3

Looking for insight into how to optimize the speed of a Python script.

Challenge: "Which positive integers are equal to 23 times the sum of their digits" >> this is my functioning code:

def sum_of_digits(number):
    sum = 0;
    for c in number:
        sum += ord(c) - 48;
    
    return sum;

upper_limit = 10000000000;
count = 0;
for i in range(1, upper_limit, 1):
    if(23 * sum_of_digits(str(i)) == i):
        print(i);
        count += 1;

Which correctly spits out 207 as an answer (2+0+7 = 9. 9 x 23 = 207).

Problem is the time for execution scales as (n).

Whilst I can pre calculate the sum_of_digits - this wont save time and am looking for Python methods to speed to execution.
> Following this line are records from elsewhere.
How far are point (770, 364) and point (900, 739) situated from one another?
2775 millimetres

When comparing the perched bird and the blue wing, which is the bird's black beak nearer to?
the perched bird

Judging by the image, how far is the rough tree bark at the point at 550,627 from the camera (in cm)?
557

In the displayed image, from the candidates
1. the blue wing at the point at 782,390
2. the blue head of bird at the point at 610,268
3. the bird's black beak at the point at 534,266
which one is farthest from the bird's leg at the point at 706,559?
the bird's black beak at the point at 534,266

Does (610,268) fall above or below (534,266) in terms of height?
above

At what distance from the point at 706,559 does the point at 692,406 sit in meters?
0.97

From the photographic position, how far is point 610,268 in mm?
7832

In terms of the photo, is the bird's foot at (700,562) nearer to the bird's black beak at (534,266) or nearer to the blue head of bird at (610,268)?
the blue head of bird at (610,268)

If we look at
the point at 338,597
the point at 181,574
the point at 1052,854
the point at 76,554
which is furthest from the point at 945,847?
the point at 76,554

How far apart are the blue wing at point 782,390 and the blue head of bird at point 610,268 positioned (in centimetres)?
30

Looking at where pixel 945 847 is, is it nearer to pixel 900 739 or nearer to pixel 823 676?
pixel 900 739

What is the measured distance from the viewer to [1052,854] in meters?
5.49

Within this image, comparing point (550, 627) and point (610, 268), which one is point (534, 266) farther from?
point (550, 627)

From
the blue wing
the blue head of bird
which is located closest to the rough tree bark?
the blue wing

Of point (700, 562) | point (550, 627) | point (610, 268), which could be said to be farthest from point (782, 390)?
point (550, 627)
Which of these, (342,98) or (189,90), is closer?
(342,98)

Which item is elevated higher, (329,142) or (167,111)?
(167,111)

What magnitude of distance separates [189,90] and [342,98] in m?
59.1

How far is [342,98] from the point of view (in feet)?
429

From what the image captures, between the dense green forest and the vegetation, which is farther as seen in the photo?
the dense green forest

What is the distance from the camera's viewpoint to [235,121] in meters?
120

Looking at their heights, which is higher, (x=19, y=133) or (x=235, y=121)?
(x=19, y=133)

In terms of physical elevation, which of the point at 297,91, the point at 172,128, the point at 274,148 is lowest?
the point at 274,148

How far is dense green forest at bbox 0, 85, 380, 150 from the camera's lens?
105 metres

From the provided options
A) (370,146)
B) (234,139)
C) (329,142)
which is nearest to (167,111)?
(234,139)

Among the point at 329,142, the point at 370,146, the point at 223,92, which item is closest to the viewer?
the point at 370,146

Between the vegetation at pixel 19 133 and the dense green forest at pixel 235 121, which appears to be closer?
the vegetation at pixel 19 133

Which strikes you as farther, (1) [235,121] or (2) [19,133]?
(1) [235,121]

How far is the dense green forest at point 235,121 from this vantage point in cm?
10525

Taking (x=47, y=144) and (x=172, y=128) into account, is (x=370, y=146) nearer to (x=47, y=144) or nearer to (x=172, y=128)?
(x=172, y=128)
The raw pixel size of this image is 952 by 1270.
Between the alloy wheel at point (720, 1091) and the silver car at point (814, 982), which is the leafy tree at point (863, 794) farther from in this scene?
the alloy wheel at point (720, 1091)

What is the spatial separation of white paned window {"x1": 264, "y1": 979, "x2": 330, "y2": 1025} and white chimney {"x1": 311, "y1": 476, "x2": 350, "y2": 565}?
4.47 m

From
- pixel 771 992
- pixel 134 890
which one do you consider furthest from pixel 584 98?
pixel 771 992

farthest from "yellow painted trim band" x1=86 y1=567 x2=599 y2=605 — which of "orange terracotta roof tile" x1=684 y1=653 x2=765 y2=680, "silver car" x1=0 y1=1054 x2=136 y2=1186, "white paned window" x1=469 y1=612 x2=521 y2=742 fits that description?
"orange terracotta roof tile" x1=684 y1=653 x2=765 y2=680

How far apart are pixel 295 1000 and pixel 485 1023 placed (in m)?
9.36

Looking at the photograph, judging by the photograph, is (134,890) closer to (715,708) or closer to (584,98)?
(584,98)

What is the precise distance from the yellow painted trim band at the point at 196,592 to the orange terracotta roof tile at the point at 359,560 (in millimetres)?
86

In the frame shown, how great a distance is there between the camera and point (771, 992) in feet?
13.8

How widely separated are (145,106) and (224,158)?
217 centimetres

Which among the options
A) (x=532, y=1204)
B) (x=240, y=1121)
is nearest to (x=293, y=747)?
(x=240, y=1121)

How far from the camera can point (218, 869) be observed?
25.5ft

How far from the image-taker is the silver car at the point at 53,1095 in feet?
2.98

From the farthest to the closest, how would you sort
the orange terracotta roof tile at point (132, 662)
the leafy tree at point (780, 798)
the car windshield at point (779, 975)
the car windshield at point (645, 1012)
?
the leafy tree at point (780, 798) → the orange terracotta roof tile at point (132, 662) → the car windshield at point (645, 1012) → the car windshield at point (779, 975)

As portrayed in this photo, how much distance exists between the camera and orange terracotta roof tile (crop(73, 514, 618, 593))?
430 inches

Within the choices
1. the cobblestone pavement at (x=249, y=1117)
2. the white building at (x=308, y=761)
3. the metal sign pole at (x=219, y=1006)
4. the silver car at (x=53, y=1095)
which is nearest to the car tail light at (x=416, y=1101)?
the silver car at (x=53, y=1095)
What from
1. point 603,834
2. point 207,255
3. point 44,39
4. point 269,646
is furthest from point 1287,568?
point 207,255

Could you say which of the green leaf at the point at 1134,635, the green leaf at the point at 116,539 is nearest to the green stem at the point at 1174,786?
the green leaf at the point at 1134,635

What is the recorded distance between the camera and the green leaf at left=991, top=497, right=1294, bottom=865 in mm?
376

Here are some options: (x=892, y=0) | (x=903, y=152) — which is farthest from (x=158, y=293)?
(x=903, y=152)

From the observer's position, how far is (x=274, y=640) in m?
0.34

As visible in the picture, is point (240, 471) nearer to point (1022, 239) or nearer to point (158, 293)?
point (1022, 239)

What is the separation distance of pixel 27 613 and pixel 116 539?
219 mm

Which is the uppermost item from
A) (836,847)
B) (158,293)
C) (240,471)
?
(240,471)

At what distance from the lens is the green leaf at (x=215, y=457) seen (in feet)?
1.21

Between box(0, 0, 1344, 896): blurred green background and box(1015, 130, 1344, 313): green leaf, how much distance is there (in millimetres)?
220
I know I can delve into number theory and "maths" it - but am interested in what I can squeeze out of Python.

Finally, I know other languages might be quicker, but I'm a high school physics teacher using this as a STEM example in a summer class.

Asocia
  • 5,935
  • 2
  • 21
  • 46
NimueSTEM
  • 193
  • 2
  • 13
  • Iteration in Python is pretty slow. Vectorization is my go-to approach, since it solves the iteration problem and makes it easier to off-load calculations to libraries like NumPy etc. (which are a lot faster than regular Python, usually because they are implemented in C). I don't know of many other well-working solutions to speeding up Python, other than re-structuring the code or leveraging native libraries. – Morten Jensen Jul 03 '20 at 09:15

3 Answers3

4

First of all, this is Python so you don't need to put ; at the end of statements. Since you are looking for numbers which are multiple of 23, you can gain some performance if you iterate over the numbers that are multiples of 23:

for i in range(0, upper_limit, 23):
    # 'i' will take values 0, 23, 46, ...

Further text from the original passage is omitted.